• **ARTICLE**:
____________
The transaction is expected to close in the fourth quarter of this year, subject to remaining regulatory approvals and the satisfaction or waiver of customary closing conditions, Parkland said in a release Tuesday.
A review under the Investment Canada Act considers whether foreign investments would be a net benefit to the country or cause potential harm to national security.

The Parkland-Sunoco deal was announced at a time of fraught Canada-U.S. relations and amped-up resource nationalism amid the onslaught of U.S. President Donald Trump’s tariffs.
Earlier this year, Ottawa recently updated national security guidelines under the act to account for potential harms to Canada’s economic security. The government said it will consider the size of the Canadian business, its place in the innovation ecosystem and the impact on Canadian supply chains.
Parkland and Sunoco announced the friendly cash-and-stock deal valued at US$9.1 billion including assumed debt in May following a bitter proxy battle with investors in the Canadian company unhappy with its performance and strategy.
____________
• **INFORMATION SUPPLIED**:
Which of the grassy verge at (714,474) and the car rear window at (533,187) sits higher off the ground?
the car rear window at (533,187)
____________
• **WHAT YOU NEED TO DO**: Reproduce, word for word, the passage of the article on the Parkland-Sunoco deal that begins with the words containing "A review under" and ends with "performance and strategy.". The data bears no relation to the article.

• **SOLUTION**:
A review under the Investment Canada Act considers whether foreign investments would be a net benefit to the country or cause potential harm to national security.

The Parkland-Sunoco deal was announced at a time of fraught Canada-U.S. relations and amped-up resource nationalism amid the onslaught of U.S. President Donald Trump’s tariffs.
Earlier this year, Ottawa recently updated national security guidelines under the act to account for potential harms to Canada’s economic security. The government said it will consider the size of the Canadian business, its place in the innovation ecosystem and the impact on Canadian supply chains.
Parkland and Sunoco announced the friendly cash-and-stock deal valued at US$9.1 billion including assumed debt in May following a bitter proxy battle with investors in the Canadian company unhappy with its performance and strategy.